On se doute bien quels électrochocs Mark-Oliver Everrett -alias E– a subis. Le premier morceau, Elizabeth on the bathroom floor, donne le ton : « My name is Elizabeth, my life is shit and piss ». On repense bien entendu au suicide de sa soeur, intervenu il y a peu. Mais ce n’est pas tout. Il y a aussi Cancer for the cure, réminiscent de la mère de E, décédée justement d’un cancer. On l’aura compris, Electro-shock blues n’est pas joyeux-joyeux ; il est même, pour l’inspiration, lugubre.

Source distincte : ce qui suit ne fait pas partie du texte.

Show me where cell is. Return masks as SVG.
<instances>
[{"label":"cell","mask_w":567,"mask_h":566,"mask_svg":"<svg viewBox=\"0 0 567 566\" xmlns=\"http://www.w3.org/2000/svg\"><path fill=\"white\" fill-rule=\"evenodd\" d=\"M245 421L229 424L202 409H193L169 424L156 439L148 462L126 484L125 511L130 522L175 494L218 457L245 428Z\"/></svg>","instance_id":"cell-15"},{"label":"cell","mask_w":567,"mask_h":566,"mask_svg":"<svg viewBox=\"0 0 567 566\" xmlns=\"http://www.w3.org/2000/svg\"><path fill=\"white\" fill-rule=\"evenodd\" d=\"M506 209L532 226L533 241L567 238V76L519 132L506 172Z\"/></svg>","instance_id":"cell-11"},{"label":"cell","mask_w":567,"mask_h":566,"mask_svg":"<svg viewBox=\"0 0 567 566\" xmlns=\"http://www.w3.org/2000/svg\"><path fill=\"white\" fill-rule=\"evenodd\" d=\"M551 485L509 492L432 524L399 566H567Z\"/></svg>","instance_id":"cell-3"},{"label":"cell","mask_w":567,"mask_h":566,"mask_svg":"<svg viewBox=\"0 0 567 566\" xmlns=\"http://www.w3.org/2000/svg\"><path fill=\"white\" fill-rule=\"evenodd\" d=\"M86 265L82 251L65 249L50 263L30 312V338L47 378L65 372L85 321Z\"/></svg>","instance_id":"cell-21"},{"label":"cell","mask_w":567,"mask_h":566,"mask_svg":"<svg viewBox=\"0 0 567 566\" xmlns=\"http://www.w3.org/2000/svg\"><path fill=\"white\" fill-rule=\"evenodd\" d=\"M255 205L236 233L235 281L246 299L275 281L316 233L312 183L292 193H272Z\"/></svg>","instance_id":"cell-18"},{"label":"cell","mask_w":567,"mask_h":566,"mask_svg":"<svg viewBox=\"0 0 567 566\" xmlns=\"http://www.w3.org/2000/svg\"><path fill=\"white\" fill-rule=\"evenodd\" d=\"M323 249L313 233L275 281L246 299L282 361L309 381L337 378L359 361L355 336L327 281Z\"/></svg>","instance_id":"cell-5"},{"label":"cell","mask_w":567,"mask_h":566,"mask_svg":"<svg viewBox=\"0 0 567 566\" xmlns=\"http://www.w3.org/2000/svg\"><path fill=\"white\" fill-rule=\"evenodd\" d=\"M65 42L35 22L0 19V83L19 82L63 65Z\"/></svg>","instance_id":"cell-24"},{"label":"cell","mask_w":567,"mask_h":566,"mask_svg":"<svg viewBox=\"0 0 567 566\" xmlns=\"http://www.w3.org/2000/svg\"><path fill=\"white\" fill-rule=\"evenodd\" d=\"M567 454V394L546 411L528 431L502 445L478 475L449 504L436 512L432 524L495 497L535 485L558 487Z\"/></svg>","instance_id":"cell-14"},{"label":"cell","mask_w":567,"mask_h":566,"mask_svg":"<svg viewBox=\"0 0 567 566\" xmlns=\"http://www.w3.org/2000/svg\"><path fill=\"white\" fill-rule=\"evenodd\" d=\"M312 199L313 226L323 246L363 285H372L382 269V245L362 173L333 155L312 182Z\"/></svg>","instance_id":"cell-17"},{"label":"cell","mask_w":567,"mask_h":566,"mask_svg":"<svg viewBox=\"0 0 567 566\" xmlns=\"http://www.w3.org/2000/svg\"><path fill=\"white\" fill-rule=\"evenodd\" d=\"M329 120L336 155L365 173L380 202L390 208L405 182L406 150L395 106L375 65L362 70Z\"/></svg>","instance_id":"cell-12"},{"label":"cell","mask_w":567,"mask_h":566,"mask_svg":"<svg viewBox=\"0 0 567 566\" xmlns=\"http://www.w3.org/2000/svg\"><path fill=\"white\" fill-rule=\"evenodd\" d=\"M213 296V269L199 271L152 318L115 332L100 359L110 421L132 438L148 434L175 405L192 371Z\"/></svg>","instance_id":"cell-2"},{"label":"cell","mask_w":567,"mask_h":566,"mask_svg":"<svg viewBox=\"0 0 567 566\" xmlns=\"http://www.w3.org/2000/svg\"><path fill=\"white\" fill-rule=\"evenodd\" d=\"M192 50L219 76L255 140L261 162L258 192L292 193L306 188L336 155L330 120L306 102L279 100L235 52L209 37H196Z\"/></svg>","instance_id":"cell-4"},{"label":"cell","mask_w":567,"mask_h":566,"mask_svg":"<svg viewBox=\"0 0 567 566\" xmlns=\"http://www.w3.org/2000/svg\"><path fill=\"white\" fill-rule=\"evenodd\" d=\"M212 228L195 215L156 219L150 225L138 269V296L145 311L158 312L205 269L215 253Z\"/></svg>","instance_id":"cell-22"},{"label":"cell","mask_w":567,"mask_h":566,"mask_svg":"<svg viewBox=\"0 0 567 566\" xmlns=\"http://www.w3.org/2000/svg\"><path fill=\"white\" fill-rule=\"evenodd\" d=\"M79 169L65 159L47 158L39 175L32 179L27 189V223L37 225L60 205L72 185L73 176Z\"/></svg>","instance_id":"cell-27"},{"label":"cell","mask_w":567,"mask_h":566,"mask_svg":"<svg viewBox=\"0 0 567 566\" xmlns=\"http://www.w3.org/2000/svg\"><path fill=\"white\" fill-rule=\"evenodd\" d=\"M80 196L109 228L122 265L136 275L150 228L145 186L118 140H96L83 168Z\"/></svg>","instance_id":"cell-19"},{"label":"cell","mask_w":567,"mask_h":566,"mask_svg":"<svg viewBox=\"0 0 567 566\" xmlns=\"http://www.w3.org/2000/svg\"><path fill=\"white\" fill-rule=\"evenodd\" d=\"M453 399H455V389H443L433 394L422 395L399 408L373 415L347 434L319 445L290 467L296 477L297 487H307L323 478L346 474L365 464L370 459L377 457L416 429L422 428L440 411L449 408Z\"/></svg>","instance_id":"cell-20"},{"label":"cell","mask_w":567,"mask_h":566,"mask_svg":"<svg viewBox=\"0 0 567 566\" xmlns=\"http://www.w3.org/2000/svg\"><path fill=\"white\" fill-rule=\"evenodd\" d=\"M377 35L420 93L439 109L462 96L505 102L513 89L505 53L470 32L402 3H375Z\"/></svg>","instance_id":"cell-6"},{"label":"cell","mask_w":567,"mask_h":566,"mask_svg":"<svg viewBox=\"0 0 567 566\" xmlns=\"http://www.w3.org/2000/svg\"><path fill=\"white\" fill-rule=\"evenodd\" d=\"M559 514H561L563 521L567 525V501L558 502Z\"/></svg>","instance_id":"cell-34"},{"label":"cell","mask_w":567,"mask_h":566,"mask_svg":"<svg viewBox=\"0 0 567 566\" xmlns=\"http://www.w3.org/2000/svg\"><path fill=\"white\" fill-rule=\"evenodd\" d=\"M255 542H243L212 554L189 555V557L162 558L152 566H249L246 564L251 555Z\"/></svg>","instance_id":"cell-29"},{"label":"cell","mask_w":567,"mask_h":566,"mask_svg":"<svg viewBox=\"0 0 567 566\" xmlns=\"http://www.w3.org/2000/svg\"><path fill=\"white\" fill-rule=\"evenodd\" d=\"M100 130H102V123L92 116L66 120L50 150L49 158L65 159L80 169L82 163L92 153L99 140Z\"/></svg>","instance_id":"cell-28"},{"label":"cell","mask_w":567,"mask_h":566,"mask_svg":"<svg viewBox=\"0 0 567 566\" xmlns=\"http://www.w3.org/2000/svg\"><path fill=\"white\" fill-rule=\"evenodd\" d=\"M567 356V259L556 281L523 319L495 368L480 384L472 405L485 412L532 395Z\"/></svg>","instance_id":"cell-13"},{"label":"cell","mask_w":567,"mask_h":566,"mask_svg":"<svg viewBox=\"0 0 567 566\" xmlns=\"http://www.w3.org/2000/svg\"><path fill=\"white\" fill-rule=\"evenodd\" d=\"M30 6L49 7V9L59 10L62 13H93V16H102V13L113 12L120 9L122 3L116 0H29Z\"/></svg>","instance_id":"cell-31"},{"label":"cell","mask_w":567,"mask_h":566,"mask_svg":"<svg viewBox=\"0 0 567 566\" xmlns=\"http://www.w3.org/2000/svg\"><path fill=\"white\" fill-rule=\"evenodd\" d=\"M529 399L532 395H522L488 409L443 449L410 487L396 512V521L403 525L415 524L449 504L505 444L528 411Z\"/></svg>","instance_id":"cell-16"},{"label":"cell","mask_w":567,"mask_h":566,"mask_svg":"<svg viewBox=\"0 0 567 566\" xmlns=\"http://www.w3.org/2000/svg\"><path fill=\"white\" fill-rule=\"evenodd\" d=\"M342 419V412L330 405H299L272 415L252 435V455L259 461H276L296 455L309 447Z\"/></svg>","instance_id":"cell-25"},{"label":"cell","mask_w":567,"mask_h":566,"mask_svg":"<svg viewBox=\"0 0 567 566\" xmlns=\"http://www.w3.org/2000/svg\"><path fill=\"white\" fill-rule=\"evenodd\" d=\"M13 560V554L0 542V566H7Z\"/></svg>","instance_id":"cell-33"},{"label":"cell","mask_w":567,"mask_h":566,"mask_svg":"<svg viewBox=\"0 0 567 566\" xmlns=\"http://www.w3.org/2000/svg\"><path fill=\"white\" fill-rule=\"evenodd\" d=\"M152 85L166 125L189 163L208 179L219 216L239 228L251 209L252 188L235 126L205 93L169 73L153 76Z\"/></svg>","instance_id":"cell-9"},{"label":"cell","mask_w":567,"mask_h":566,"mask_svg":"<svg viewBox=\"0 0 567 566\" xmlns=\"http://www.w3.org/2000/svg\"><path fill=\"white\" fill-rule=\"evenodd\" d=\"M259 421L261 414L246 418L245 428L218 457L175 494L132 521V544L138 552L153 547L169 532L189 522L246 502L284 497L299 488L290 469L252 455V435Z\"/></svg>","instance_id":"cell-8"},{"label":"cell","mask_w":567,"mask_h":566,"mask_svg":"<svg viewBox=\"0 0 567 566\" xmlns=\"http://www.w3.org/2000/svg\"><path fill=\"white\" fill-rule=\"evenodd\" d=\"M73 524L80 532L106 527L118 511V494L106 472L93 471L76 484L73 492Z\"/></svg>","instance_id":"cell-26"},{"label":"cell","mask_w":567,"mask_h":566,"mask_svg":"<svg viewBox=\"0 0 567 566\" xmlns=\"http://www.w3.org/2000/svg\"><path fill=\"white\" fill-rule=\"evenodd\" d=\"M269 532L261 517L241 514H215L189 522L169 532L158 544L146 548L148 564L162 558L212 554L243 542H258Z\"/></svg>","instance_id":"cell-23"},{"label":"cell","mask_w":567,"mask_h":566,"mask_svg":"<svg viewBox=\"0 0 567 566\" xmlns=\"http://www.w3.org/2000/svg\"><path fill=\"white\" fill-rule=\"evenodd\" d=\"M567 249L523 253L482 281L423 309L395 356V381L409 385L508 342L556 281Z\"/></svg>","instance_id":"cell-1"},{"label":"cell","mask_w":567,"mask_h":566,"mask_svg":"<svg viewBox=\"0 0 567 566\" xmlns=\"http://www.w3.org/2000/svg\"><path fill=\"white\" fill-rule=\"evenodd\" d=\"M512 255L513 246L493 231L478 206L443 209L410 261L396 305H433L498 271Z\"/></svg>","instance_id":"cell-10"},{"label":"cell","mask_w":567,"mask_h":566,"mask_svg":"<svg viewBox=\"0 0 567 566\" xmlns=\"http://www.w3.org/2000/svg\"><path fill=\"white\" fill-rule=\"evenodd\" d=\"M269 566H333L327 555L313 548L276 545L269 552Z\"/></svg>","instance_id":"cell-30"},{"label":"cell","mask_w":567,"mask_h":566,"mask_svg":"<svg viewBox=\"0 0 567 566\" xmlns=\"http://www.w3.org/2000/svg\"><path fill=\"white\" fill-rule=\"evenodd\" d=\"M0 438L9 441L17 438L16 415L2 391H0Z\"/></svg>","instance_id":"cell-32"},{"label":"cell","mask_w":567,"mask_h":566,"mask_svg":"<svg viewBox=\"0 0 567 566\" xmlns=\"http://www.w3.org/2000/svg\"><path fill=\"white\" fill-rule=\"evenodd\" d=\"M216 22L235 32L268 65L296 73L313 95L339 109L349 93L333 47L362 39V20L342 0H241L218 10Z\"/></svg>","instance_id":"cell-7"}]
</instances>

Cependant, si la déglingue et le malheur guettent un peu partout sur le disque (Going to your funeral, My descent into madness, Hospital food, The medication is wearing off), le talent de compositeur de E n’est pas resté en berne. Le précité Cancer for the cure, avant d’être une lamentation, est une magnifique gigue folle, perturbée tout du long par un orgue hystérique. Going to your funeral et My descent into madness nous permettent de retrouver le timbre et la diction si particuliers et si attachants de E.
En fait, c’est surtout du côté d’une diversification instrumentale et de la production qu’il faut chercher les changements sur Electro-shock blues. Les structures, si elles sont parfois plus éclatées, ne subissent pas de refonte fondamentale. Oui, c’est la production qui est responsable de l’émergence de ces morceaux sur lesquels éclatent le songwriting magique de E, tels 3 speed, Hospital food ou Elfi’s god. Une prod’ plus proche des morceaux, plus rêche, qui donne l’impression que les instruments sont sur le point de traverser les enceintes. Il y a aussi un peu partout sur le disque de petites distorsions sur les sons qui rendent admirablement la poésie intime de Mark-Oliver Everrett. Cuivres, bois et cordes sont également de la partie, et donnent à l’ensemble un aspect plus posé, qui contrebalance les thèmes morbides développés dans les morceaux.
Vous trouverez encore deux titres qui sont de purs chefs-d’œuvre : Last stop : this town et Dead of winter, ce dernier à la guitare acoustique juste souligné d’une ligne d’orgue. Un grand moment qui devrait achever de vous convaincre que E est un artiste hors pair, un assembleur de musique et de mots important, et que les Eels devraient prochainement s’imposer comme un groupe, dans le bon sens du terme, classique.